Investors representing billions urged 17 Big Banks to appease the Tribe
Treaty violations and excessive force against water protectors concerned the investors.
They point out a number of banks have already pulled assets from DAPL.
Lake Oahe is rightfully Sioux land, they emphasized, and DAPL should be rerouted.
A group of more than 120 investors, representing a $653 billion in assets, exhorted 17 banks — including Wells Fargo and Citibank — to reconsider their investments in the Dakota Access Pipeline, over continued abuse of peaceful opposition, degradation of Indigenous rights, and potential contamination with oil to the waters of the Missouri River.
“We are concerned that if DAPL’s projected route moves forward, the result will almost certainly be an escalation of conflict and unrest as well as possible contamination of the water supply,” the investors wrote in a “Statement to Banks Financing the Dakota Access Pipeline.” “North Dakota state and local governments have spent over $22 million on law enforcement costs since August 2016, and demonstrators have already been arrested and cleared from the area with considerable use of force.”
Of urgent concern to the investors, according to the statement, is the threat the pipeline poses to the water supply of the Standing Rock Sioux Tribe’s reservation, compounded by North Dakota’s violation of a treaty established in 1851, demarcating the land as tribal territory.
Due to ongoing controversy, it must be reiterated a Supreme Court decision in 1980 affirmed the territory in question — notably, including Lake Oahe, where DAPL will cross beneath — had been wrongfully taken from the tribe’s control by the U.S. government.
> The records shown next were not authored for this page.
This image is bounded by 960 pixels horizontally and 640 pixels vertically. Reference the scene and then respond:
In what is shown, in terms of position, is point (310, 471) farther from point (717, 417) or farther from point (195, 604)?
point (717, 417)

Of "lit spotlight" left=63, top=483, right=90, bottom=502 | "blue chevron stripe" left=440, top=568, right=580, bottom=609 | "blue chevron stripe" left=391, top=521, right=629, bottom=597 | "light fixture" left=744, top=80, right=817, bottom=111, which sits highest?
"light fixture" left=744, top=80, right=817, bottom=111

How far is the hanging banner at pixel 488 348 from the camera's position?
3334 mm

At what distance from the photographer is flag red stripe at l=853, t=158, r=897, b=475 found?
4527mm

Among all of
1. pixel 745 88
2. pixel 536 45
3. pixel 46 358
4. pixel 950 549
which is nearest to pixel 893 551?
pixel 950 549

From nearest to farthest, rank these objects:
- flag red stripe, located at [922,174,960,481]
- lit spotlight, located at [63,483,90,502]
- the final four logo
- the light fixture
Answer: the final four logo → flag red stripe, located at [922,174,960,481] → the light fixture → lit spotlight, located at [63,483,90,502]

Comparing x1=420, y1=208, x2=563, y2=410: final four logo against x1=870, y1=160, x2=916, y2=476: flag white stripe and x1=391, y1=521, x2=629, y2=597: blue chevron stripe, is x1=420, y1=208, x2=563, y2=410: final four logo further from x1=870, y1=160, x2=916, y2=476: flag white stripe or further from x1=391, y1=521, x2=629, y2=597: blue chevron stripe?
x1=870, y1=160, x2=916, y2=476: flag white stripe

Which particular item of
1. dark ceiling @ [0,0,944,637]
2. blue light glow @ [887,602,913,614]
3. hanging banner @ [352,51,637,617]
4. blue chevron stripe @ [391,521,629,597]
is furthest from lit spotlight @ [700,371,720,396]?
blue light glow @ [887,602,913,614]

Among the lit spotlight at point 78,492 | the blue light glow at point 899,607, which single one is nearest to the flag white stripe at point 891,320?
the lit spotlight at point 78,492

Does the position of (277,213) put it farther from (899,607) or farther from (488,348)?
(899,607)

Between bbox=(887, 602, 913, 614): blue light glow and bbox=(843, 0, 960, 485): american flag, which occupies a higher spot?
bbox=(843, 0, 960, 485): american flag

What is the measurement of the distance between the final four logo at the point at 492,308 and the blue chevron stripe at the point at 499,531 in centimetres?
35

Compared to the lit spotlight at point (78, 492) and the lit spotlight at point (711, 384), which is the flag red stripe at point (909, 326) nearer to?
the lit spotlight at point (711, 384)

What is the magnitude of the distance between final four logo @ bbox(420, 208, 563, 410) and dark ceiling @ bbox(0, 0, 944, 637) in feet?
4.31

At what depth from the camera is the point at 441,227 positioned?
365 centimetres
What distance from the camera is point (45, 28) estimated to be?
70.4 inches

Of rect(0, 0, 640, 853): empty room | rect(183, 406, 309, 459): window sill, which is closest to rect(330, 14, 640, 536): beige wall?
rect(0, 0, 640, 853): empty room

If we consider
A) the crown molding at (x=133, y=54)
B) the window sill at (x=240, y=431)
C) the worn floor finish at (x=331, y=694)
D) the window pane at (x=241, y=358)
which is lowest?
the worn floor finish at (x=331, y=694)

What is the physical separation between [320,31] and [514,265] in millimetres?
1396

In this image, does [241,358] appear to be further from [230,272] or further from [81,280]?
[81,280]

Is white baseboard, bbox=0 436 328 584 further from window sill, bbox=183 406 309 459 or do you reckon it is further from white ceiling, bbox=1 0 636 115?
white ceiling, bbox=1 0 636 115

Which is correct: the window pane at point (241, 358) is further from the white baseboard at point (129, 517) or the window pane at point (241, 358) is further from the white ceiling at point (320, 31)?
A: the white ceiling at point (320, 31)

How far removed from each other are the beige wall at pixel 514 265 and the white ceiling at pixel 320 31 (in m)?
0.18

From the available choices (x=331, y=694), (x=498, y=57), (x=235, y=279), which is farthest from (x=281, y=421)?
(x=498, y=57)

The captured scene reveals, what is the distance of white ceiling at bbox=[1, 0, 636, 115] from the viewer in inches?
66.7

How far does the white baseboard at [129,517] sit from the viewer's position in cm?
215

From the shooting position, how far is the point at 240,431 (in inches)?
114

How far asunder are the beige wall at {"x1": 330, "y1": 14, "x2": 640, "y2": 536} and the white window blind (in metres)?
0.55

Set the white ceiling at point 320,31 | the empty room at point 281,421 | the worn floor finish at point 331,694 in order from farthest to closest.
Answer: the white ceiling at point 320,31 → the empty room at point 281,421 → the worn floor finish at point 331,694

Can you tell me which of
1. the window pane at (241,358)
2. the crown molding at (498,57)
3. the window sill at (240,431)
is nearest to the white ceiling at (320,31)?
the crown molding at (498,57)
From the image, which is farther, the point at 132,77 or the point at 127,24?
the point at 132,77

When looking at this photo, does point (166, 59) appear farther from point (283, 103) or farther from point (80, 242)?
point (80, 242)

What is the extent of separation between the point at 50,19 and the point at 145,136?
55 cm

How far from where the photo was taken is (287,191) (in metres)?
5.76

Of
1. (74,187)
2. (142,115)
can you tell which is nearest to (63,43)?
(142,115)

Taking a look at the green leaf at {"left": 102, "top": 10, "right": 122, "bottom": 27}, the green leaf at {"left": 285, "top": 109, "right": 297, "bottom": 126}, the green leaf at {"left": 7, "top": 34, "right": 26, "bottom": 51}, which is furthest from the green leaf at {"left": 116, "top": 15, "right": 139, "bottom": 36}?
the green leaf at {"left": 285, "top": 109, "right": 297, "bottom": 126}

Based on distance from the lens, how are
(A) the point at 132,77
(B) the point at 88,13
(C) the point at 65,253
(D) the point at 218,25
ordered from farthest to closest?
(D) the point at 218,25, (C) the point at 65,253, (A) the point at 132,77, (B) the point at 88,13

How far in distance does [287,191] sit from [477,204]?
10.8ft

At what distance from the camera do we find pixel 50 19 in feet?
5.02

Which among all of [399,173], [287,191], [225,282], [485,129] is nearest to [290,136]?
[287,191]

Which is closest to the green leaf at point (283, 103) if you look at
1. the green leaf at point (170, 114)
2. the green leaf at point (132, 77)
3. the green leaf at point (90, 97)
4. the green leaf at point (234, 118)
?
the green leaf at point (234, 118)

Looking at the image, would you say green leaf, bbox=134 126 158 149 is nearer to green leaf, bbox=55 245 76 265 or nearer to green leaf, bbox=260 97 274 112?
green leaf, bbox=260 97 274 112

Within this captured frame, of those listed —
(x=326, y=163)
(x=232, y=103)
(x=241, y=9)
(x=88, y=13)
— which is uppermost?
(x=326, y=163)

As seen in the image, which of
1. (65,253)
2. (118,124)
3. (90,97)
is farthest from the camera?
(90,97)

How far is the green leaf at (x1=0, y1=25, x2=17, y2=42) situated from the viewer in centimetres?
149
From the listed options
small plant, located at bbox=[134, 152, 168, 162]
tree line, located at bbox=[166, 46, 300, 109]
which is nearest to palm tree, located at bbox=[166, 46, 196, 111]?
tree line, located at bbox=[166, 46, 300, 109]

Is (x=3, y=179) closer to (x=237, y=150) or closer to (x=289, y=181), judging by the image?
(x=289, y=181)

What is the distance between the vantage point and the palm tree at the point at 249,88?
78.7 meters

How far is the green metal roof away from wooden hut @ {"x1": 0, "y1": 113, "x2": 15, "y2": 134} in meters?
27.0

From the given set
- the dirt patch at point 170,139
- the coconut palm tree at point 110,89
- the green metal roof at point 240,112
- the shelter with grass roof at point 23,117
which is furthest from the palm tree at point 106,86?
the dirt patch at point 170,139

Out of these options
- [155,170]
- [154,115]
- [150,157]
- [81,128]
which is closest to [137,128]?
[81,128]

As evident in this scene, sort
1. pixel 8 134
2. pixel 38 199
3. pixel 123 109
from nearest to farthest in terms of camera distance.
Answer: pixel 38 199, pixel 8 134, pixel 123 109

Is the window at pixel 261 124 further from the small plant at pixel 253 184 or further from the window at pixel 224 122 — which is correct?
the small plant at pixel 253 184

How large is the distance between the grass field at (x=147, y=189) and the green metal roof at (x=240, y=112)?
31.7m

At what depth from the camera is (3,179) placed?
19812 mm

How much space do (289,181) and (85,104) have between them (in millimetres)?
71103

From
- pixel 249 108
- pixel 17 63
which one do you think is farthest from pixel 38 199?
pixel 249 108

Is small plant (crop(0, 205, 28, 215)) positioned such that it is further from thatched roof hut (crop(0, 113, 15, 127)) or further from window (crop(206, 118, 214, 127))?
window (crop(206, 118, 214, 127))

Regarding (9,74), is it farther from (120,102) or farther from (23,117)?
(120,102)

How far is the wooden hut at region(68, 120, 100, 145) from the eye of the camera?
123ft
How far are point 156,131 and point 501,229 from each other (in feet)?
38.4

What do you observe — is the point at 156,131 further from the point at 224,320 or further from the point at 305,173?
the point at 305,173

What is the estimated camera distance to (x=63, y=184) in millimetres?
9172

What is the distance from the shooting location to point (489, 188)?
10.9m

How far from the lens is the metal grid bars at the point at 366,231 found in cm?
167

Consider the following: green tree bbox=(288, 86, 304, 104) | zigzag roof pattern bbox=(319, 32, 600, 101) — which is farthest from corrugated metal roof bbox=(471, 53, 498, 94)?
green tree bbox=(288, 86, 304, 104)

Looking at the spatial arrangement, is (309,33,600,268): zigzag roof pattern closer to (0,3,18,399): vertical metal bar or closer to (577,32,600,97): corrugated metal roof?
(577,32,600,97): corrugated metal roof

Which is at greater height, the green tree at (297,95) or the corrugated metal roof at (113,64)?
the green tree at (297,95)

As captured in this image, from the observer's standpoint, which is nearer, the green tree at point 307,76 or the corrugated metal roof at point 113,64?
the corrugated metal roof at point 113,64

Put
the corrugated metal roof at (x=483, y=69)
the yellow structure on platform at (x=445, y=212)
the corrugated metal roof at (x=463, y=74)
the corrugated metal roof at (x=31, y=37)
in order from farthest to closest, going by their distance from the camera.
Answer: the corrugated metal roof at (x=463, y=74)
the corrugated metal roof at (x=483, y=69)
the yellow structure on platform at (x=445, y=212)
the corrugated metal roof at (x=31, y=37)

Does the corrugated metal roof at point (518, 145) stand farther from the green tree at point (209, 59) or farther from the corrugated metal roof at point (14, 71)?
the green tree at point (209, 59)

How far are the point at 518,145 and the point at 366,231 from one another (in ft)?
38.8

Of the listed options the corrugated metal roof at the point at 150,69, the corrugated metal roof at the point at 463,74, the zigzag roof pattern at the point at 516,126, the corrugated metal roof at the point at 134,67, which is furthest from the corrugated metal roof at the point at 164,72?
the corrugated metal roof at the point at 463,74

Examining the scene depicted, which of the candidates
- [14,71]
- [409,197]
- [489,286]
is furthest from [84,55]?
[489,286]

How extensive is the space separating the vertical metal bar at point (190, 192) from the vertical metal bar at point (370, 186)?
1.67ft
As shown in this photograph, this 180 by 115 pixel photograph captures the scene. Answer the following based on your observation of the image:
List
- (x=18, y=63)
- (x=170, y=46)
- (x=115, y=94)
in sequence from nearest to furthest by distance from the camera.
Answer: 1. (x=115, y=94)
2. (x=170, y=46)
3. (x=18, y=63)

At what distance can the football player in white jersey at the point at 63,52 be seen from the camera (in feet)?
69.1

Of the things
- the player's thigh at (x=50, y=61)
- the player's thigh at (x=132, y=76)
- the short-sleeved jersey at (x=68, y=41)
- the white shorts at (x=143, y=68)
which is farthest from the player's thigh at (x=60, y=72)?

Compensation offered for the extreme transgression has been flatly refused by the Standing Rock Sioux, who feel money could never supplant the cultural and historic value of the land, itself.
In short, although Lake Oahe and surrounding lands aren’t part of the reservation today, it’s only due to the government acting wrongly taking it in the first place — it is rightfully that of the Standing Rock Sioux.
A solution for the political nightmare of DAPL’s route through Sioux treaty territory has already, repeatedly been offered by tribal leadership — reroute, but don’t halt, the pipeline.
“Banks with financial ties to the Dakota Access Pipeline may be implicated in these controversies and face long-term brand and reputational damage resulting from consumer boycotts and possible legal liability,” the investors explain. “As major shareowners of these banks, we are very concerned about the financial risks this poses to the investments we oversee and to those whom we serve as fiduciaries. To date, we understand that consumers have closed bank accounts worth over $53 million — and are threatening to pull another $2.3 billion — from the banks financing DAPL. We note that ABN AMRO announced recently it would discontinue its lending relationship to Energy Transfer Equity ‘if an acceptable non-violent solution [is not] found among all parties impacted by the construction of the DAPL, including the Standing Rock Sioux Tribe.’”
As telling as the statement might be of ongoing pressure exerted by opposition to the fossil fuel industry, the investors merely toed the line of requesting divestment — the tone implies a stern warning failing to reconsider could have devastating consequences for Dakota Access.
“We understand that the banks providing the project finance have contractual obligations to DAPL, but the extreme controversy tied to the project warrants their urgent action,” the investors conclude. “The Standing Rock Sioux Tribe has repeatedly stated that they do not oppose energy independence, and would be amenable to a reroute of the Dakota Access Pipeline that avoids their treaty territory. We call on banks to address or support the Tribe’s request for a reroute and utilize their influence as a project lender to reach a peaceful solution that is acceptable to all parties, including the Tribe.”
Thus far, the campaign opposing the pipeline has continued unabated, despite efforts by the Morton County Sheriff’s Department-led police coalition, two successive North Dakota governors, the U.S. Army Corps of Engineers, and even some members of tribal leadership, to shut down camps after project construction resumed.
One particularly effective method of opposition — as has been proven throughout time immemorial — hitting Dakota Access right in the wallet.
Various campaigns to divest from Big Banks financing DAPL have even garnered celebrity attention — Susan Sarandon led a petition demanding banks withdraw from the project, while Matthew Cooke and others filmed themselves closing personal accounts with banks servile to corporate dictates, for accounts at customer-oriented credit unions.
Whether or not the statement from over 100 investors worth several hundred million in Dakota Access Pipeline assets will affect the impact necessary for any of the banks to divest has yet to be seen — and time is quickly running out.